In FX the USD has pulled back from its cyclical high recorded at the end of last week, with the DXY index down 0.7%. The euro was supported after the strong Germany inflation data and the positive Italian election result will be helping as well for the 0.8% gain in EUR to 1.1244. The AUD is showing its exposure to the positive risk sentiment, up some 1.2% to 0.7070.

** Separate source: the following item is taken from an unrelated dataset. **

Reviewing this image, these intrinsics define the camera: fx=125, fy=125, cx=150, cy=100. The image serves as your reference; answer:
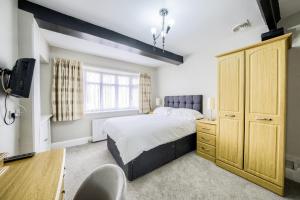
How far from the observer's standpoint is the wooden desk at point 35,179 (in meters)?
0.72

Finally in European news, the Italy-Germany 10-year spread narrowed after the Italian Presidential election result, which removes some political risk overhanging the country. Meanwhile in the UK PM Johnson grip on power looks tenuous after the publishing of the Partygate investigation. In a series of damning conclusions, senior civil servant Sue Gray’s partial findings said there were “failures of leadership and judgment by different parts of No 10 and the Cabinet Office at different times” and some of the behavior was “difficult to justify.”

Coming up today:

Domestically all focus on the RBA. There is also plenty of second-tier data out with the most important being Retail Sales for December. Offshore the only real top-tier data release is the US ISM Manufacturing where focus will be on the prices paid series after the unexpectedly sharp fall in the prices index in December. Details below:

  • AU: RBA Meeting: The RBA Board Decision is announced at 2.30pm. With core trimmed mean inflation running 2 years ahead of the RBA’s November forecasts and unemployment 1 year ahead, it is widely expected the RBA will end QE, and also open up the possibility to rating hikes in 2022, but will view early 2023 as being more probable according to their wages forecasts. NAB though sees the first RBA rate hike in November 2022, while we see risks of an earlier hike and consider every meeting from August as live. Also be watchful for a surprise post-Meeting press conference. It is fair to say markets will continue to heavily discount the RBA’s updated guidance, in short the market does not believe the RBA forecasts nor their mooted signals that they will allow inflation to overshoot as they wait for wages growth to hit 3% plus.
  • AU: House Prices/Housing Finance/Retail Sales: Aussie data is unlikely to be particularly market moving ahead of the RBA at 2.30pm. Retail Sales might get some passing interest given the expectations of a fall in December after the incredibly strong rise in November and as Omicron started to impact sentiment in late December. NAB pencils in -3.0% m/m which is weaker than the consensus of -2.0%.
  • NZ: Trade Balance: Not usually market moving and no consensus is available; last month was -0.8bn
  • EZ: German Retail Sales/Unemployment: Retail Sales are expected to be -1.4% m/m in December and the unemployment claims rate is expected to be unchanged at 5.2%.
  • US: ISM Manufacturing/JOLTS: All focus on the ISM after the unexpectedly sharp fall in the prices paid sub-index in December – prices paid fell to 68.2 from 85.7, its lowest since November 2022. Consensus looks for the headline ISM to be 57.5 and for prices paid to ease further to a still high 67.0. JOLTS may get a closer look after Fed Chair Powell cited the data to conclude the labour market is very tight – “If you look at things like quits and job openings, as I mentioned earlier, and wages, you’re seeing — and just the ratio  of job openings to unemployed, you’re seeing a very, very tight labor market”.